Take my intellect, and use
Every power as Thou dost choose.
Thus we worship and serve God in spirit and in truth, as the spirit enables the intellect to fulfill its function by grace as a part of Creation.
And how then is the spiritual life to be protected from the life of the intellect? In exactly the same way as the use of all our natural abilities in the created realm. We have to do whatever we do from within a framework of discipleship that will constantly hold us in clear dependence upon the interaction of the Holy Spirit with our souls, refusing to depend upon our natural ability and natural relations to the world, social as well as physical, "apart from God." The intellectual is, in this regard, in no greater danger than the preacher or the Christian teacher or administrator. We have recently seen, in many quarters, spectacular failures on the part of outstanding preachers, teachers and "communicators." In every case, the failure is traceable to attitudes and behaviors which would have pretty surely been eliminated by measures that are a matter of course for one who is really prepared to follow Jesus in his overall style of life, or to follow Paul, who could say to the Corinthians: "Be ye followers of me, even as I also am of Christ" (I Corinthians 11:1).

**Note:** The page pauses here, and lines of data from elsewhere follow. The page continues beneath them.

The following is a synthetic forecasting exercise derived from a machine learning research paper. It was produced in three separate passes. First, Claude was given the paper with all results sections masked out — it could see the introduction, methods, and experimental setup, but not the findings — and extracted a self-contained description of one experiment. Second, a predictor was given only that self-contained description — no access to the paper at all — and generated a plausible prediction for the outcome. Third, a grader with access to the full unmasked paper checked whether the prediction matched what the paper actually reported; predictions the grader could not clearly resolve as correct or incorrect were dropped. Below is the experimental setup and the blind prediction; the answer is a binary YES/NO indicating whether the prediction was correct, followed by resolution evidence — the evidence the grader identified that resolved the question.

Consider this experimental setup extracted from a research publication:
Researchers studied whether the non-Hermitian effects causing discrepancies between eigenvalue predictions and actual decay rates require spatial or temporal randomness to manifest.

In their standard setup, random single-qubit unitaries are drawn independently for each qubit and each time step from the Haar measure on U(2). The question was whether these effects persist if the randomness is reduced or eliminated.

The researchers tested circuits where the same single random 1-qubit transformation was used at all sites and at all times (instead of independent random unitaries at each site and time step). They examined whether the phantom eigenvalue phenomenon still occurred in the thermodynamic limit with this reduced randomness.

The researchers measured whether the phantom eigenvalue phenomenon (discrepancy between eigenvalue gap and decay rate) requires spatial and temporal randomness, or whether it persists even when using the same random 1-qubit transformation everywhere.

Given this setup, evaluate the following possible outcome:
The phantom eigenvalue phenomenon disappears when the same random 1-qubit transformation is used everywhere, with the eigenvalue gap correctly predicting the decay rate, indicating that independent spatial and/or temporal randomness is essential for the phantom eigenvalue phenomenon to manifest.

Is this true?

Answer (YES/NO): NO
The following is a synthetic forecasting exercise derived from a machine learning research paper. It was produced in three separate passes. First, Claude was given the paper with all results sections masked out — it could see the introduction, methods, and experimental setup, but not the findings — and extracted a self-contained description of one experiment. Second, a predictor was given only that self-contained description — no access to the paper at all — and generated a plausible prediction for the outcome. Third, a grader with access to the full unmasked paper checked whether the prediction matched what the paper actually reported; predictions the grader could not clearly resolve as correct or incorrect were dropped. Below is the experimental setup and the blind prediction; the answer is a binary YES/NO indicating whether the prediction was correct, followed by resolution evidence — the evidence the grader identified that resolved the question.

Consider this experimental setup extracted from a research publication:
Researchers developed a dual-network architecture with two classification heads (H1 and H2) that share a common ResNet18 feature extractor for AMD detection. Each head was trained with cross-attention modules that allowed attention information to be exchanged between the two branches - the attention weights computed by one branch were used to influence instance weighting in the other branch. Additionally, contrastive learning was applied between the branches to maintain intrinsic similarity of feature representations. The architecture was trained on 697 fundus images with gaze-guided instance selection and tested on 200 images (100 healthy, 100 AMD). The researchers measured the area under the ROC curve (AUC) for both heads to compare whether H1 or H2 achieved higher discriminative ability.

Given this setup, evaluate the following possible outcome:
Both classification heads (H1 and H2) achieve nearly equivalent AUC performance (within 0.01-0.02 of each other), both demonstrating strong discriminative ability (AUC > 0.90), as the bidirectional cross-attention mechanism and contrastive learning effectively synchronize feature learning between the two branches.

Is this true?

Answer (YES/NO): YES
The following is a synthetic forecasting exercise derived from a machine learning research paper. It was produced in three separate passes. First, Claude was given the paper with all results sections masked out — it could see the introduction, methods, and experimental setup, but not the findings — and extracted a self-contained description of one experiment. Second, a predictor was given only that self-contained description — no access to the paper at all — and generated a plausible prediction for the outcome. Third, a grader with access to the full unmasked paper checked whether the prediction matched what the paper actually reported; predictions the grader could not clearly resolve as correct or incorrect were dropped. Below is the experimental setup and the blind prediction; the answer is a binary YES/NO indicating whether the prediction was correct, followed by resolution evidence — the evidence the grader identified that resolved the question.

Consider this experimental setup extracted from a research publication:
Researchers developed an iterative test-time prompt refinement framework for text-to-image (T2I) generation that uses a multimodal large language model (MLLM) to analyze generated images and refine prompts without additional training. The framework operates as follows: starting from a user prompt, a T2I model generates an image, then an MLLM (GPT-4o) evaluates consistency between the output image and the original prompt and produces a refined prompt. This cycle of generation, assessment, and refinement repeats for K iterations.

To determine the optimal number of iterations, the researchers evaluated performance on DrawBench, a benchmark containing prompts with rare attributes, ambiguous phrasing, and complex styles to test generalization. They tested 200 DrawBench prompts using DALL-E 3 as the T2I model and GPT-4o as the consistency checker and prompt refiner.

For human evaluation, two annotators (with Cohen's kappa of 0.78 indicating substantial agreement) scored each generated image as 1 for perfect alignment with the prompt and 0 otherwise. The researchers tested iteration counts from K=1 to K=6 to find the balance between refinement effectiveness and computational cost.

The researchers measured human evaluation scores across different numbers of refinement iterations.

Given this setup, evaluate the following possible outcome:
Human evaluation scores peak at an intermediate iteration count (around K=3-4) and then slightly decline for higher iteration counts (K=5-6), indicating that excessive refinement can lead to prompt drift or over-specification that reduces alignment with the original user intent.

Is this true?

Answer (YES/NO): NO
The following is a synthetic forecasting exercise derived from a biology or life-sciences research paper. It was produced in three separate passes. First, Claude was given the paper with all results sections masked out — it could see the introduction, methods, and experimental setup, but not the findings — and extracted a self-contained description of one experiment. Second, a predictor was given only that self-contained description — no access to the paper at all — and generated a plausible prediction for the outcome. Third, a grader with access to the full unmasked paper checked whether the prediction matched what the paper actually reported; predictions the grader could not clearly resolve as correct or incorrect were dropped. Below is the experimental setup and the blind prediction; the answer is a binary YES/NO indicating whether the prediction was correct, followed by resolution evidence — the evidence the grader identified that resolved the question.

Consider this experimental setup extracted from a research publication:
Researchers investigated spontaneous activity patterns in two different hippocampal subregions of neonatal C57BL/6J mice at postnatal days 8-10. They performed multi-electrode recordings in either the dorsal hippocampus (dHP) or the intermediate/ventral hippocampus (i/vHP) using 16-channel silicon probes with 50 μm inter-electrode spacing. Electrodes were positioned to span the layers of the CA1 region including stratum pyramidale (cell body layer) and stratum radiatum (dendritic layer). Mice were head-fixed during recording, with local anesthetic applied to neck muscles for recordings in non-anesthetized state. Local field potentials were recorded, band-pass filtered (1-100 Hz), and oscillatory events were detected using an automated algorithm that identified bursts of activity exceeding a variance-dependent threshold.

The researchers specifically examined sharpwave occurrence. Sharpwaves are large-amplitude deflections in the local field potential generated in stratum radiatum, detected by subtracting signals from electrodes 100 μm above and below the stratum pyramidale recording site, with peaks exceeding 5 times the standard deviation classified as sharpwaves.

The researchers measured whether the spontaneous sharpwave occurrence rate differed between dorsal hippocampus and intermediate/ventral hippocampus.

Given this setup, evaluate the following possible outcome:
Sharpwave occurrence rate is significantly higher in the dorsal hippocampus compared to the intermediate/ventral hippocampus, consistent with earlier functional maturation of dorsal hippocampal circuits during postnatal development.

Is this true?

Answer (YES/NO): NO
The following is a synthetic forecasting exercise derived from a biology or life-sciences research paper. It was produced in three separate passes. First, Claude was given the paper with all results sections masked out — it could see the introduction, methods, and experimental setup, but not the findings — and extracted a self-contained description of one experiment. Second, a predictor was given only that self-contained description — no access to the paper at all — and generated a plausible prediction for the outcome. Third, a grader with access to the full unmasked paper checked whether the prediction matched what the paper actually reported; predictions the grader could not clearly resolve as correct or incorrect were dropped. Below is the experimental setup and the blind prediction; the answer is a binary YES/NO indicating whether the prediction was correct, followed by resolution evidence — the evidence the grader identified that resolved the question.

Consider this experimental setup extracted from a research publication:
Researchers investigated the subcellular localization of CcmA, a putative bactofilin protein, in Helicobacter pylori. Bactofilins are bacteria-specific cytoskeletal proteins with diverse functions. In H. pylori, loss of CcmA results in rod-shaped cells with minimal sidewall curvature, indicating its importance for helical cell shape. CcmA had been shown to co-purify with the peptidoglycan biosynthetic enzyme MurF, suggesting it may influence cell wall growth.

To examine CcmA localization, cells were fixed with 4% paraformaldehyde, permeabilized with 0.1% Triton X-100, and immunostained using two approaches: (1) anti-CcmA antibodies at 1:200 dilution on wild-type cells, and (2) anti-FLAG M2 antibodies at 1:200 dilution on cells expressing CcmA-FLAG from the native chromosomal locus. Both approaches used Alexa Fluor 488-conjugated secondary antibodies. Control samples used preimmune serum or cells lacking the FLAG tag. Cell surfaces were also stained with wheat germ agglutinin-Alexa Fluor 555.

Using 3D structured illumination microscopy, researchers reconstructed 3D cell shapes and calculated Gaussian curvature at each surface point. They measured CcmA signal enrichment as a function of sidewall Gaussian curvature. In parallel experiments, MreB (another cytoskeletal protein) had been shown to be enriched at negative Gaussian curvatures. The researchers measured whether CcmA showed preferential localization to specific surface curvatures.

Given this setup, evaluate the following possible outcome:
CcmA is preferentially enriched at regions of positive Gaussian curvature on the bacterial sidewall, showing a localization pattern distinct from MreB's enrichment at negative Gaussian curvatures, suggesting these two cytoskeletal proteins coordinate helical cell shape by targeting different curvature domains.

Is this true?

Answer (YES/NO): YES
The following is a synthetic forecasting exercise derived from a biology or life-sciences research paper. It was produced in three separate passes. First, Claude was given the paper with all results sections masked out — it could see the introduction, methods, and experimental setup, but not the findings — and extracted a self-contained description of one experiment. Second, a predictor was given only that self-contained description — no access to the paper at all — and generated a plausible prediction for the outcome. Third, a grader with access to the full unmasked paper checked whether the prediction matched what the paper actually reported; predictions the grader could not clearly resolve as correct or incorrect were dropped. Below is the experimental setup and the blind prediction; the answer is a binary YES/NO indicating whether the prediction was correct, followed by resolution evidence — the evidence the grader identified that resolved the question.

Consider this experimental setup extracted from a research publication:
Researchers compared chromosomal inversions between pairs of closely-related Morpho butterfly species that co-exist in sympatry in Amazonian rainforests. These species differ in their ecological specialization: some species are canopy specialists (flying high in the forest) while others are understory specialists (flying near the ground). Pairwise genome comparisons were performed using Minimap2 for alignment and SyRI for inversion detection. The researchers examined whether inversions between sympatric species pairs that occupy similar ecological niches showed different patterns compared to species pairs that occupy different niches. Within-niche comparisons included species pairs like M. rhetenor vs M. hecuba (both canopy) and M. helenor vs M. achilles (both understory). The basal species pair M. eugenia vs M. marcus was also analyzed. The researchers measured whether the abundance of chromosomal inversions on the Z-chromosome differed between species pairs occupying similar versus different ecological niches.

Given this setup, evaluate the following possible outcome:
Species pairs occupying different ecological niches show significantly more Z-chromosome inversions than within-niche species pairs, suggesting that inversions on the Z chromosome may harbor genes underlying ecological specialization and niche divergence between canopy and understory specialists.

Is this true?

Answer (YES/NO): NO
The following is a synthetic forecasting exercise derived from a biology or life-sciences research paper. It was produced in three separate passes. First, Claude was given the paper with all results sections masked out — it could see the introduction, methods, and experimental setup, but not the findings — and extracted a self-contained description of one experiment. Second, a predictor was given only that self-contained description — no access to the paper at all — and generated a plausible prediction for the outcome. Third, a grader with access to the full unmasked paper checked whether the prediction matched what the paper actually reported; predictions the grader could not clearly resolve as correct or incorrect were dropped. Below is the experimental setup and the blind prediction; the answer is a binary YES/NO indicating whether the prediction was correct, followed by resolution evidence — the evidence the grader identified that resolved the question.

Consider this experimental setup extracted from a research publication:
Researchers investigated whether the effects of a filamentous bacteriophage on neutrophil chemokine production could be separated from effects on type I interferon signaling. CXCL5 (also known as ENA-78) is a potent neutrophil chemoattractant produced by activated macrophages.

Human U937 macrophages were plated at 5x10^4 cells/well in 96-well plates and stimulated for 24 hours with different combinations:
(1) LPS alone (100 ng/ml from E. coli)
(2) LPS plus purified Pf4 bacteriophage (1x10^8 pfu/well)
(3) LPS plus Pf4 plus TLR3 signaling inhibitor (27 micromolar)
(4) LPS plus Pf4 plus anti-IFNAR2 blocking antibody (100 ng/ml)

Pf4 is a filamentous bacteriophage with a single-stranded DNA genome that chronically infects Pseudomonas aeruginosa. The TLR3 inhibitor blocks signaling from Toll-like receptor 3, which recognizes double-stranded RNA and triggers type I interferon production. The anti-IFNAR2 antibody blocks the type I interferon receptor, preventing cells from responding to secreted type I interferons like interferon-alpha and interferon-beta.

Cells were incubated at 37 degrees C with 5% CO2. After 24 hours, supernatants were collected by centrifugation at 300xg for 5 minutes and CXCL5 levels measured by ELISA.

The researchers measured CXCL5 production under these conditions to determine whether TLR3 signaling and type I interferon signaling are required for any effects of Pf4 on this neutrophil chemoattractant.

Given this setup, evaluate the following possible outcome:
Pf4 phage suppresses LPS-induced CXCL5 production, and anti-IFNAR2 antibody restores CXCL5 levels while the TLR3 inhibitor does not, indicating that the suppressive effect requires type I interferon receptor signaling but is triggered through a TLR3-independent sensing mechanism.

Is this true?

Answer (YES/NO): NO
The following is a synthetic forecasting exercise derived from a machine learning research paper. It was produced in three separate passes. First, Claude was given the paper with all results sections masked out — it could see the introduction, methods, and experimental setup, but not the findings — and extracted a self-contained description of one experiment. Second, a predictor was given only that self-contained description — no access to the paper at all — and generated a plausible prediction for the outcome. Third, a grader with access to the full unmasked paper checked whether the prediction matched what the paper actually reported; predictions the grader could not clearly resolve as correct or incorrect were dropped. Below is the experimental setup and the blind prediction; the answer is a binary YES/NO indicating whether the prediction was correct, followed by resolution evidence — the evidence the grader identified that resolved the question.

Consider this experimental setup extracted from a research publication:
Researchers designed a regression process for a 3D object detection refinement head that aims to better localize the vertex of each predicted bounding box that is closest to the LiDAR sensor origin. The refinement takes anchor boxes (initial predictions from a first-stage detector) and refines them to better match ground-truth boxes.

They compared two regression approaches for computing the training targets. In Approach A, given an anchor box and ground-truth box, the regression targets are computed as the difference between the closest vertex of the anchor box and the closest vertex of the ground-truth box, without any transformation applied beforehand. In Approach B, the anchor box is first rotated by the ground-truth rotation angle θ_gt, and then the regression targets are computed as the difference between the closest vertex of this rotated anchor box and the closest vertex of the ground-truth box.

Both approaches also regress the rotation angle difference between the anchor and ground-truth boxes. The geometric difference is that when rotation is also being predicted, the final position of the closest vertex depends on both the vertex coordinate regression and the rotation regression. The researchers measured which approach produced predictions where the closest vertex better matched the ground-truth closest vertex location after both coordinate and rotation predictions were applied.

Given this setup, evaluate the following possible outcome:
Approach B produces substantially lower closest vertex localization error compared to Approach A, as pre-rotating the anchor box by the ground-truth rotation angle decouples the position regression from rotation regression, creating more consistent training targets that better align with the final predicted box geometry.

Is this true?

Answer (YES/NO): YES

So as you answer this call to think for God, to search out truth and reality, to overturn falsehood and show it up as the cheat and evasion, the servant of Satan, that it is, you have only to be faithful to the requirement which every disciple in every vocation must meet; and then you will be perfectly safe; and the intellect will not overbalance the spiritual in your life. This is the requirement of a plan of specific activities for growth in Christlikeness. That is what the disciplines for the spiritual life are all about. They are activities in which we voluntarily act to meet the reality of God’s Kingdom at points where we are especially needy. They are in some form the only way in which the ministry of Christ today can fulfill the last clause of the Great Commission in Matthew 28: Teach the disciples of all nations "to observe all things whatsoever I have commanded you" (Matthew 28:20). Because we have, reacting against their abuse, failed to foster these disciplines within the framework of Salvation by Grace through faith, our bodies of professing Christians are now devastated by anti-nomianism – including most of the Evangelical churches. They have not been shown how to walk after Christ. I know of no church with a plan to fulfill the last clause of the Great Commission. It is a great omission.
In my book I discuss the spiritual disciplines under two headings:
This is not the occasion to go into these in detail. But it is the occasion to tell you that only if you seriously, purposively, tenaciously engage in a wide range of these or similar activities, will you be able to balance any of your interests and activities, including the intellectual, with the spiritual life. It is the occasion to ask you what your plan is for Christlikeness. It is the place to ask you to look at how Christ spent His time in the overall pattern of His life, and to suggest that our call is to trust Him enough to follow Him in His overall way of life. And then our intellectual life,and all other aspects of our life, will be in balance with the spiritual.
The "new" book Dr. Willard is referencing is The Spirit of the Disciplines: Understanding How God Changes Lives (San Francisco: Harper and Row, 1988).